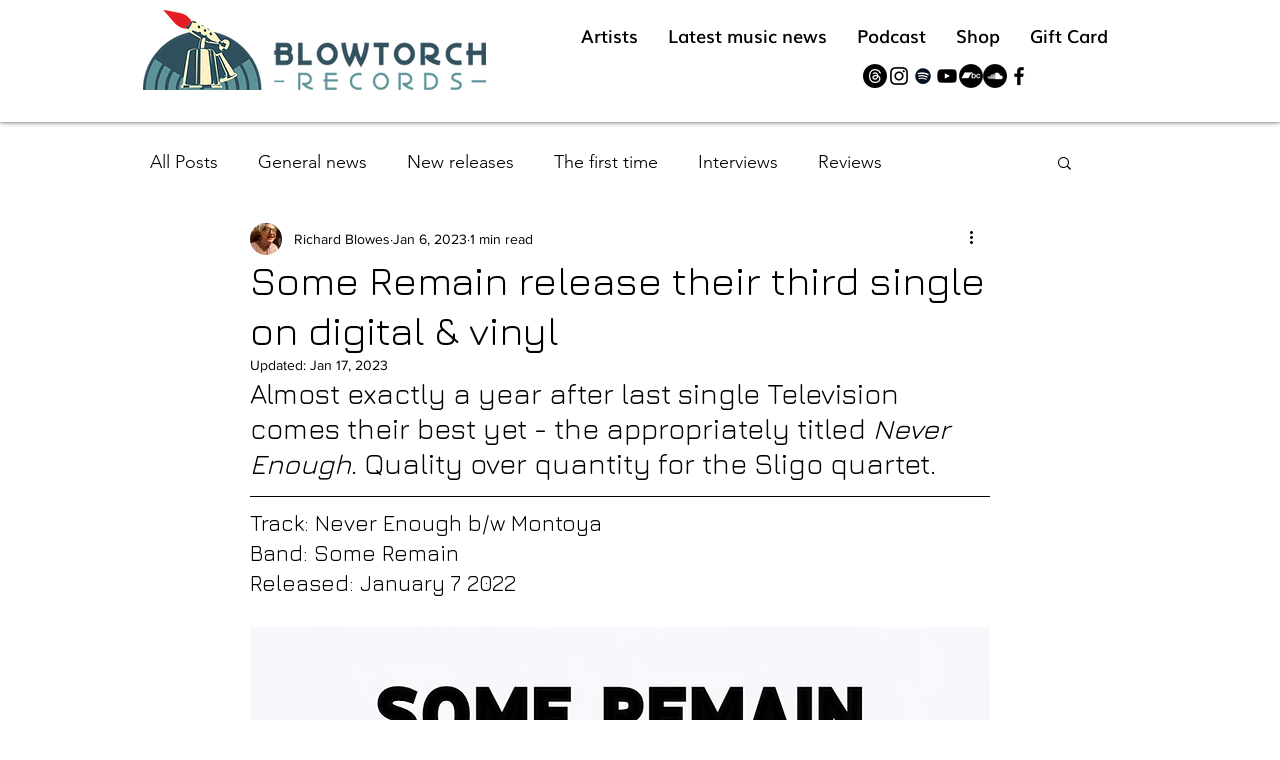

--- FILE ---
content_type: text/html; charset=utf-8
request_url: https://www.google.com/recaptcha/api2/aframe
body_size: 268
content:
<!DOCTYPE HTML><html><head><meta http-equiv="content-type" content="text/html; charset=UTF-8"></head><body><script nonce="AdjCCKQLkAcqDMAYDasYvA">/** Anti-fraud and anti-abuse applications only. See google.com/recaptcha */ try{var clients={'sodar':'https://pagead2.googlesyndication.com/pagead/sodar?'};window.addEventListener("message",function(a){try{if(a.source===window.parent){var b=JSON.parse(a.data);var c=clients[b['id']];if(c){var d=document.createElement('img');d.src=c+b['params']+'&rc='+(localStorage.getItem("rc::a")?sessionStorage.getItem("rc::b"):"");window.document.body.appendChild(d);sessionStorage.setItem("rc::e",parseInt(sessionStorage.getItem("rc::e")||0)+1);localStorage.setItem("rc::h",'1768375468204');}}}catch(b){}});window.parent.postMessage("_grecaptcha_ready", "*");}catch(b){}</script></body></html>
----
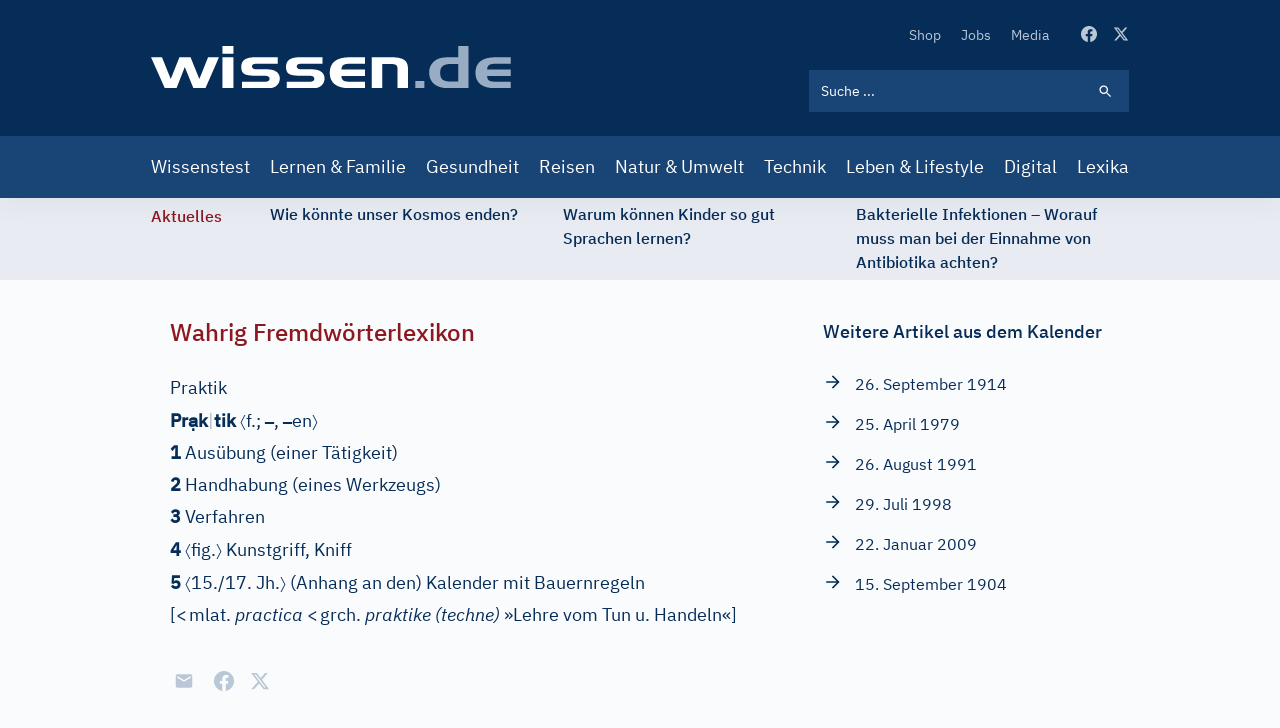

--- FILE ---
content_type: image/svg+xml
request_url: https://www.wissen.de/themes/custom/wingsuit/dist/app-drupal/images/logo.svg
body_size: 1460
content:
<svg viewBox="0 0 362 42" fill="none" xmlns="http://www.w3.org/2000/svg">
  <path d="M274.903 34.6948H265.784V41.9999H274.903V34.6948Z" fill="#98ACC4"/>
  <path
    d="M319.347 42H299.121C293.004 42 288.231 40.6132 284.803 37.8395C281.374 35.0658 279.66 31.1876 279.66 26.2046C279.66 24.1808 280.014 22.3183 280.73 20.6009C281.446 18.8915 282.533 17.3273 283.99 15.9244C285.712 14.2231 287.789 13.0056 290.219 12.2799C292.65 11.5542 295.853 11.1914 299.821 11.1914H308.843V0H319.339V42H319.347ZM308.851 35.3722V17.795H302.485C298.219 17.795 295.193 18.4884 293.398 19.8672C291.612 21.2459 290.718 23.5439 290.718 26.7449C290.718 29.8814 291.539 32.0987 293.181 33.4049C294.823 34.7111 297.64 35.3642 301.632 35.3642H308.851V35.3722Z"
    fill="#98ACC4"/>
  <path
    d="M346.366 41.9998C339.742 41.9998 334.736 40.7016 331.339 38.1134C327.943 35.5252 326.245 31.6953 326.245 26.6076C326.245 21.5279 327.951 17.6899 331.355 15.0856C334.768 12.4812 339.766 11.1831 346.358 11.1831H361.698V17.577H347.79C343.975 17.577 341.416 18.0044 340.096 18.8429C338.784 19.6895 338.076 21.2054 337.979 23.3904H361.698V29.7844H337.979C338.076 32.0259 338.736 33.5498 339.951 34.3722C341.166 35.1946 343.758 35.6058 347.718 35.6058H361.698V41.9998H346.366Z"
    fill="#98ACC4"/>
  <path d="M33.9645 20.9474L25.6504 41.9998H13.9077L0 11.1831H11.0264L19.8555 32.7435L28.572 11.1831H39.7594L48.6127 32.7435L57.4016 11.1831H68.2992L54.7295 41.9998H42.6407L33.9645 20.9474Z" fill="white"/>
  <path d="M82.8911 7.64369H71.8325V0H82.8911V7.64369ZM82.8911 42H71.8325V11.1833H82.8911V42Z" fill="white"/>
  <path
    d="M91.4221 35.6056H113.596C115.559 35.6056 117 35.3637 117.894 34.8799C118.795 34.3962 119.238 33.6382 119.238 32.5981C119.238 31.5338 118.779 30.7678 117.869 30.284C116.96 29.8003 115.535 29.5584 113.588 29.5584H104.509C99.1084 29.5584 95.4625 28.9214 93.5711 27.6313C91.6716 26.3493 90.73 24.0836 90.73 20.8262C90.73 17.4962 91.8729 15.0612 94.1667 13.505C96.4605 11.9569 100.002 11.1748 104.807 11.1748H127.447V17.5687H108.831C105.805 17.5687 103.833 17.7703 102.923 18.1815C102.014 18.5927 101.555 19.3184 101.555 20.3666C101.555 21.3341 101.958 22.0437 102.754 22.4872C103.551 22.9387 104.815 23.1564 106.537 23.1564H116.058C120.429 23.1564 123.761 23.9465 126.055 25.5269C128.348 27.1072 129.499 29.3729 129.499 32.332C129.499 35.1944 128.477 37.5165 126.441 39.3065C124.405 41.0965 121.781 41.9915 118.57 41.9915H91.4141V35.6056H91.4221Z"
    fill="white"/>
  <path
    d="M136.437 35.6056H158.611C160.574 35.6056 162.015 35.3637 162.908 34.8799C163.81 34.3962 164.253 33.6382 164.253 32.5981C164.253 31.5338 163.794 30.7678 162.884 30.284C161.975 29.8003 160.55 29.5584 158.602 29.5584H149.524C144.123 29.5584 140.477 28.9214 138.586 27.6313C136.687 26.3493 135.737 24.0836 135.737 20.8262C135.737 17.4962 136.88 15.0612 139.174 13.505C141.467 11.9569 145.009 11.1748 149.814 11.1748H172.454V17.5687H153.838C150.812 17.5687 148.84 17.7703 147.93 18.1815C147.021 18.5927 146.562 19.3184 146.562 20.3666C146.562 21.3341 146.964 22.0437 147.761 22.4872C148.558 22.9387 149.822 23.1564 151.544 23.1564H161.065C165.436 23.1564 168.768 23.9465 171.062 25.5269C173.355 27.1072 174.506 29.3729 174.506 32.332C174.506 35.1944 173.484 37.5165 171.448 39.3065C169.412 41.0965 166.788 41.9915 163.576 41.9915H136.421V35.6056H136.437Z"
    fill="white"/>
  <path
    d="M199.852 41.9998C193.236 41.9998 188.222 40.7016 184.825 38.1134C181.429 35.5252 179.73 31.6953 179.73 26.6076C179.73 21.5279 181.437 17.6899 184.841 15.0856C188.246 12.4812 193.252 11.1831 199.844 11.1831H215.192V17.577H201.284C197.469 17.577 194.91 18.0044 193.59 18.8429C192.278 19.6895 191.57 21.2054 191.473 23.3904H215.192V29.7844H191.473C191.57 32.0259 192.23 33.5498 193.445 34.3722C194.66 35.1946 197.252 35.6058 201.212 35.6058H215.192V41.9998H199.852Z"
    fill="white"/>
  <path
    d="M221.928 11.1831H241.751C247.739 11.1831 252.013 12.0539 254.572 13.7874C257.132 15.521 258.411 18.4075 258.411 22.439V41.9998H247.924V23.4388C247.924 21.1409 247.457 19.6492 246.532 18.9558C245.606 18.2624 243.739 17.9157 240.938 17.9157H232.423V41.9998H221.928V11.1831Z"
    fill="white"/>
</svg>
----
INSTRUCTIONS FOR THE TASK: Where a line above holds the string "https", show that line.

REPLY:
request_url: https://www.google.com/recaptcha/api2/aframe
<!DOCTYPE HTML><html><head><meta http-equiv="content-type" content="text/html; charset=UTF-8"></head><body><script nonce="AdjCCKQLkAcqDMAYDasYvA">/** Anti-fraud and anti-abuse applications only. See google.com/recaptcha */ try{var clients={'sodar':'https://pagead2.googlesyndication.com/pagead/sodar?'};window.addEventListener("message",function(a){try{if(a.source===window.parent){var b=JSON.parse(a.data);var c=clients[b['id']];if(c){var d=document.createElement('img');d.src=c+b['params']+'&rc='+(localStorage.getItem("rc::a")?sessionStorage.getItem("rc::b"):"");window.document.body.appendChild(d);sessionStorage.setItem("rc::e",parseInt(sessionStorage.getItem("rc::e")||0)+1);localStorage.setItem("rc::h",'1768375468204');}}}catch(b){}});window.parent.postMessage("_grecaptcha_ready", "*");}catch(b){}</script></body></html>
request_url: https://www.wissen.de/themes/custom/wingsuit/dist/app-drupal/images/logo.svg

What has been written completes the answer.